Adapun lafadz qabul yang digunakan oleh mudharib atau pengelola ialah
lafadz: saya ambil (‫) اخذت‬atau saya setuju (‫) رضيت‬atau saya terima (‫(قبلت‬dan
semacamnya. Bilamana ijab dan qabul sudah tepenuhi maka akad mudharabah
sudah sah.
c. Berdasarkan pendapat Ulama Syafi’iyah bahwa rukun mudharabah ada lima,
yakni:
a) Modal
b) Shighat
c) Aqidain (kedua orang yang akad).
d) Tenaga (pekerjaan)
e) Keuntungan ‘
4. Hukum Mudhorobah
Hukum mudharabah terbagi menjadi dua yakni:
a. Hukum Mudharabah Fasid
Beberapa urusan dalam mudharabah fasid yang yang mempunyai modal
memberikan upah kepada pengusaha antara lain:
1) Yang mempunyai modal menyerahkan syarat kepada pengusaha dalam
membeli, memasarkan atau mengambil barang.

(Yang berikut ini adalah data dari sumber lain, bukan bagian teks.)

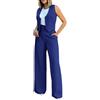 Generic Completo da donna in cotone e lino, 2 pezzi, senza maniche, con bottoni, scollo a V, gilet e pantaloni a gamba larga, blazer casual, set di gilet e pantaloni, set di pantaloni in cotone e lino, set da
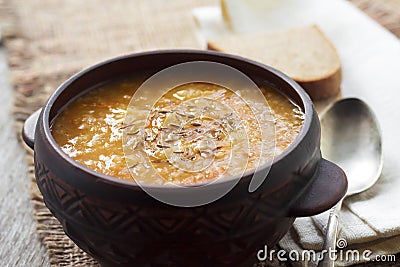 Kapustnyak - traditional Ukrainian winter soup with sauerkraut Stock Photo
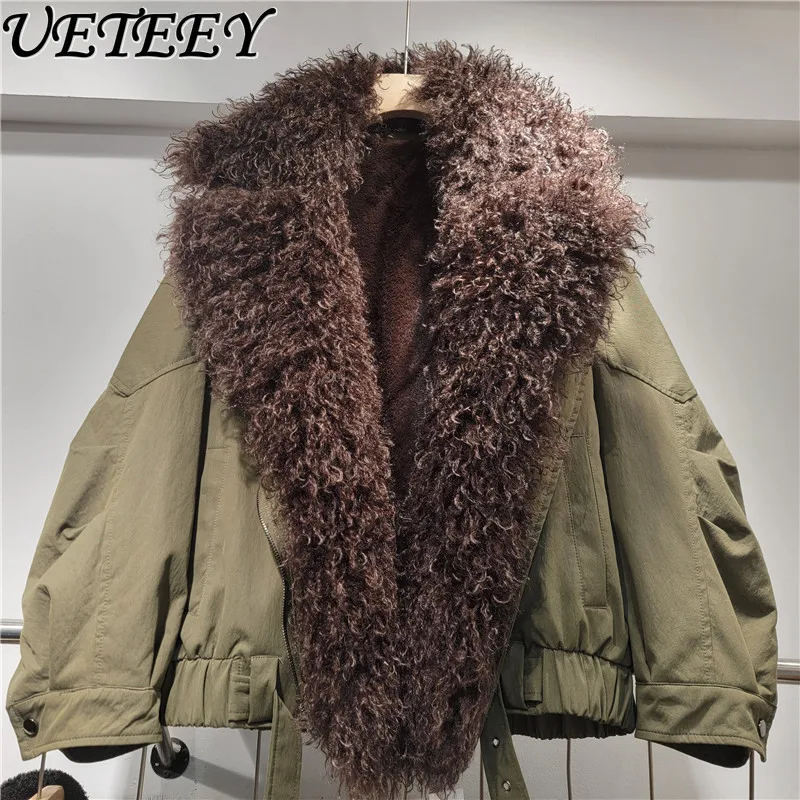 2025 가을 겨울 신상 패셔너블 우아한 스타일리시 숏 재킷 캐주얼 심플 대형 라펠 다용도 인조 모피 코트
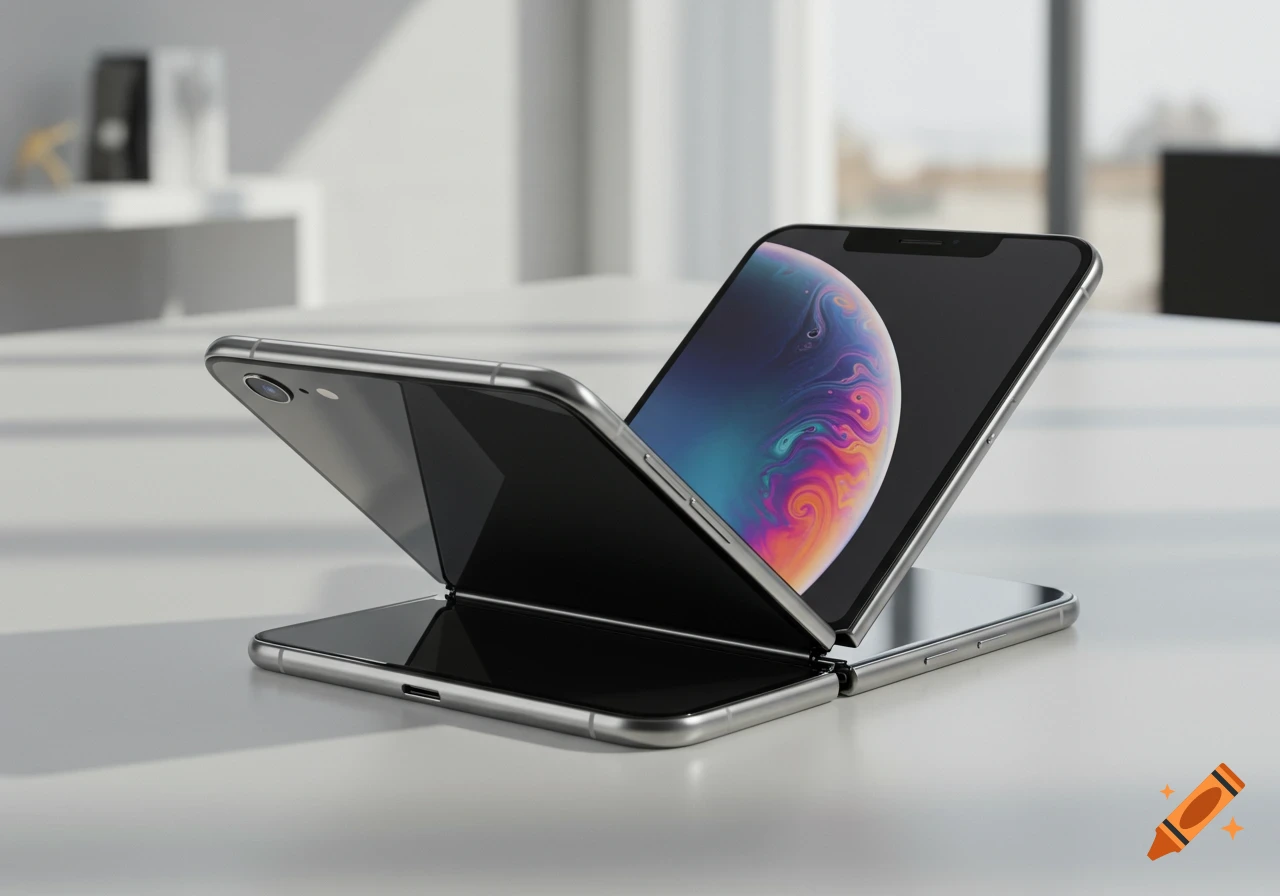 Photorealistic render of a silver folding smartphone, resembling an iPhone, partially folded with its screen visible, on a white table.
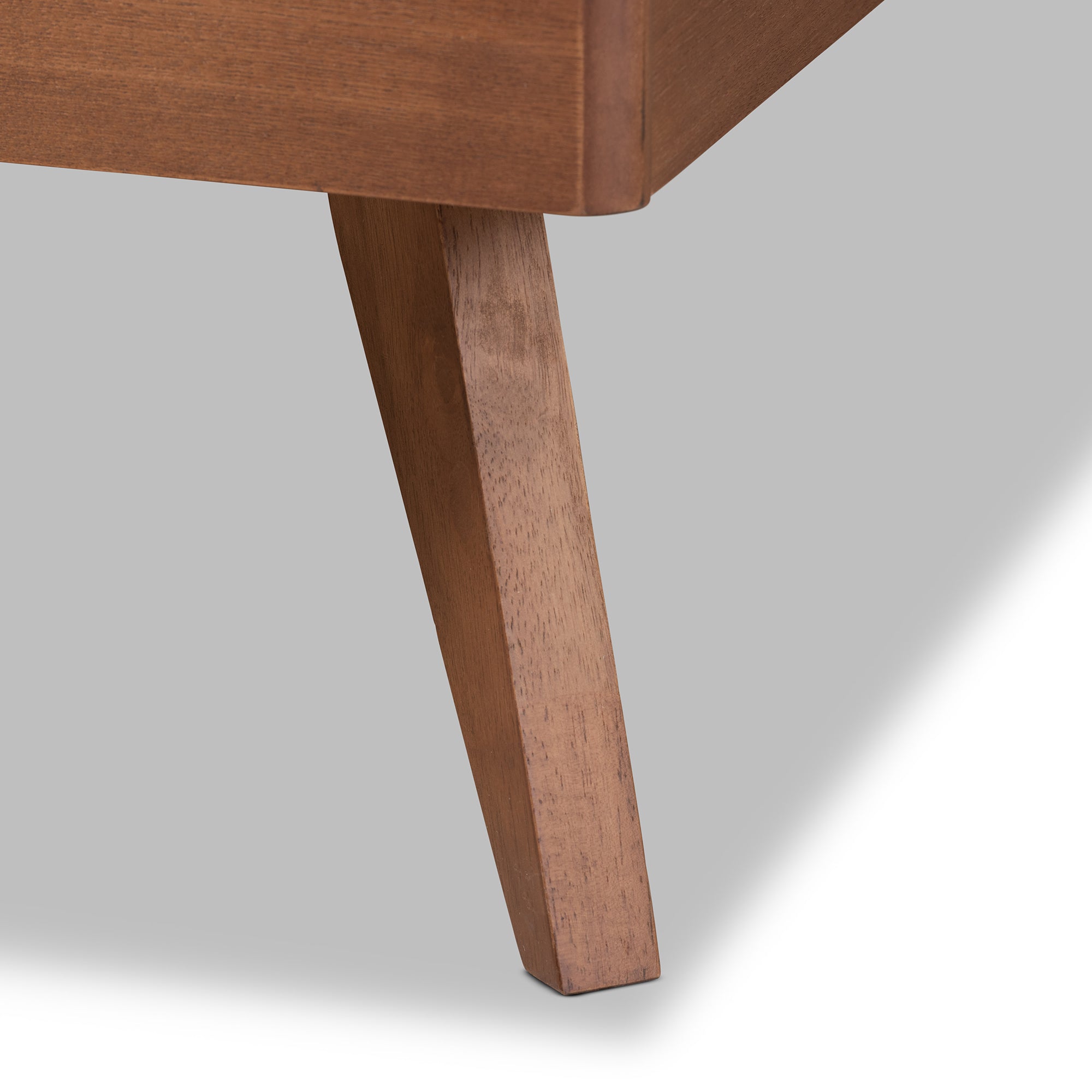 Shiro Mid-Century Modern Ash Walnut Finished Wood King Size Platform Bed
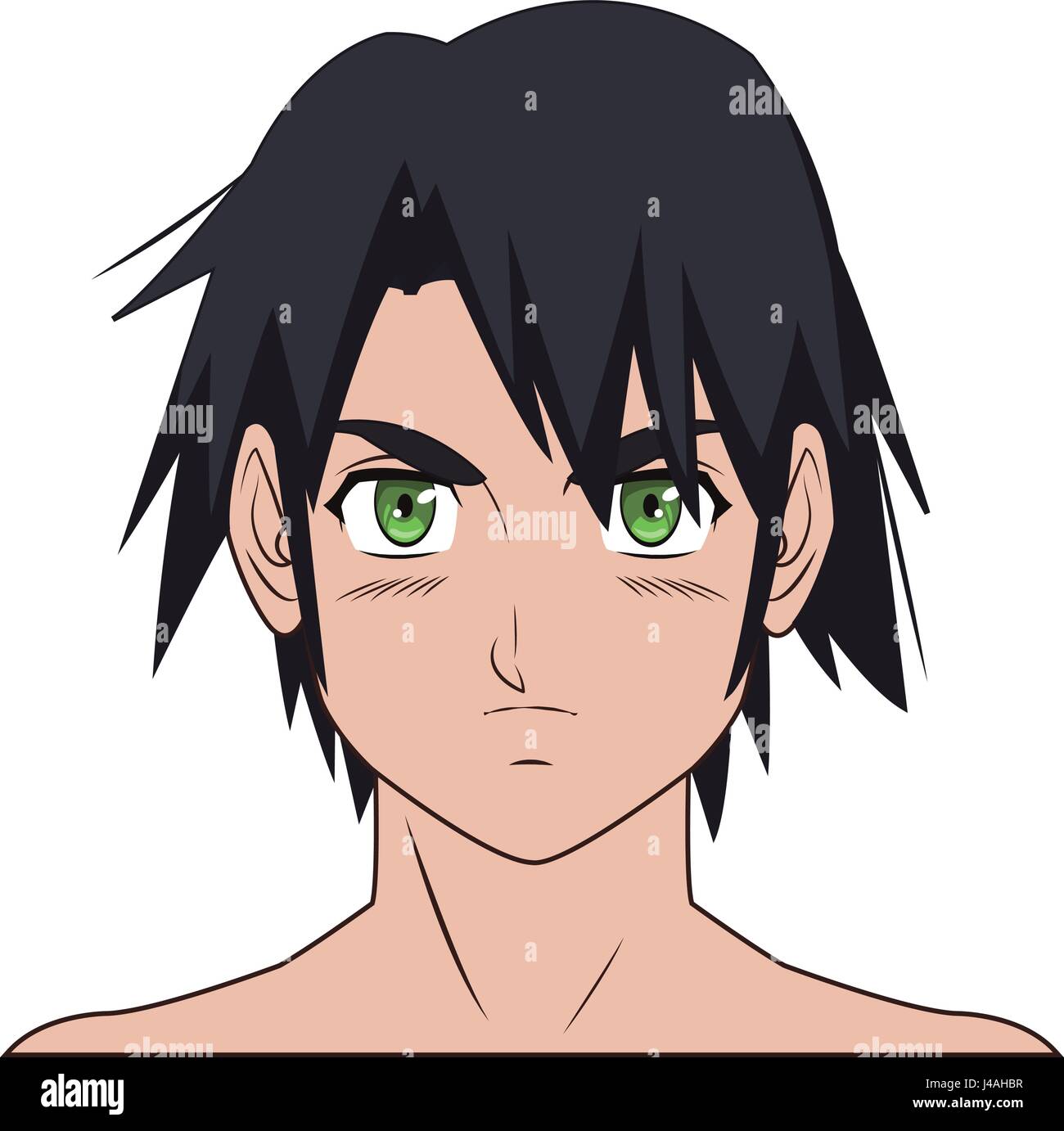 Anime Manga Boy Expressions Eyes Set. Japanese Cartoon Style Stock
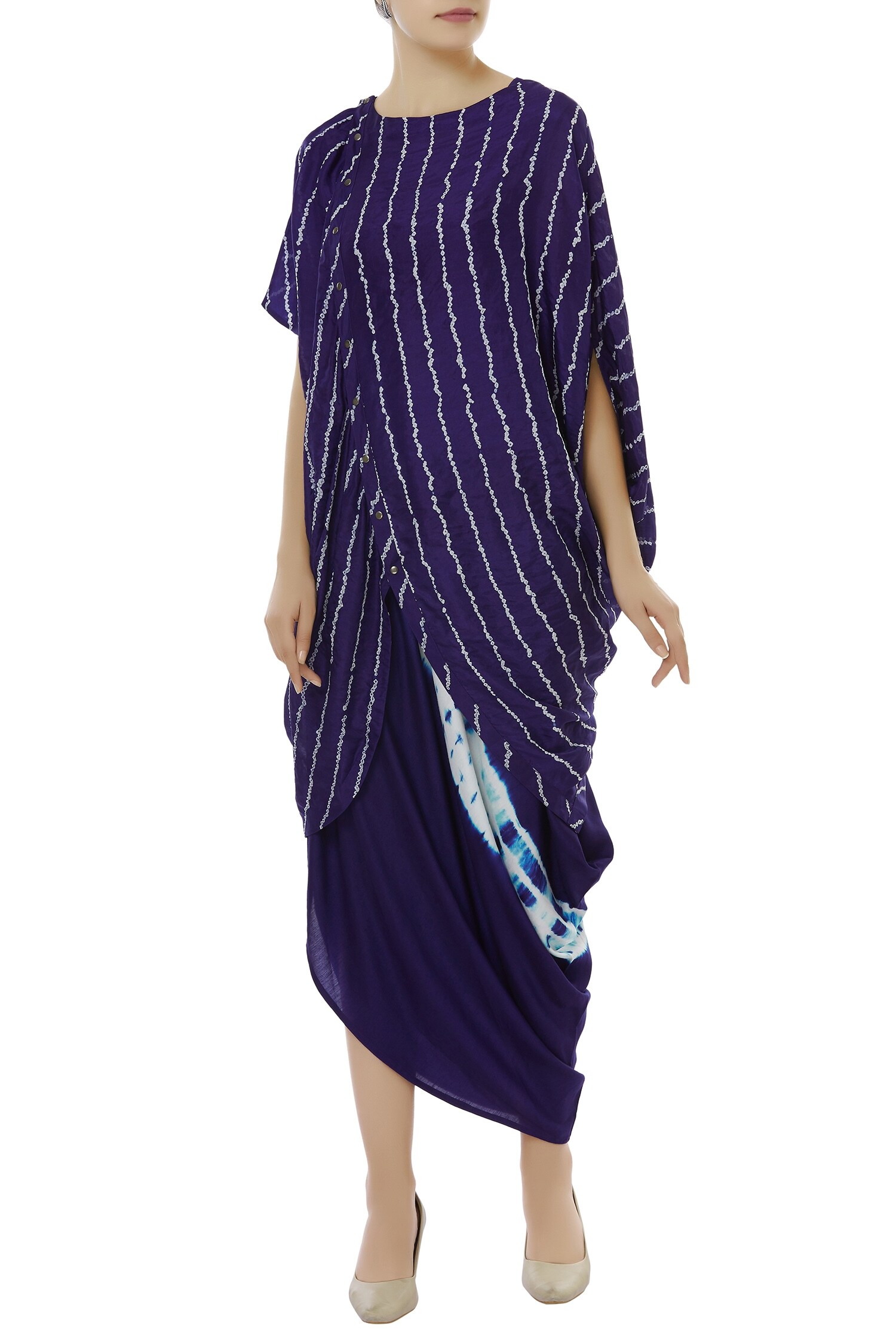 Buy Nupur Kanoi Blue Cotton Tie Dye Dress With Bandhani Pure Silk ...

2) Yang mempunyai modal menghruskan pengusaha untuk
bermusyawarah sampai-sampai pengusaha tidak bekerja kecuali atas
izin darinya
3) Yang mempunyai modal memberikan isyarat kepada pengusaha agar
mencampurkan harta modal tersebut dengan harta orang lain atau
barang lain miliknya.
b. Hukum Mudharabah Sahih
Hukum mudharabah yang tergolong sahih

Tanggung jawab pengusaha : Bilamana pengusaha berhutang ia mempunyai


hak atas laba secara bersama-sama dengan yang mempunyai modal. Jika
mudharabah rusak karena beberapa sebab yang menjadikannya rusak, pengusaha
menjadi pedagang sehingga ia pun mempunyai hak untuk mendapat ongkos, jika
harta rusak tanpa disengaja ia tidak bertanggung jawab atas rusaknya modal
tersebut, dan andai mengalami kerugian hanya ditanggung oleh pengusaha.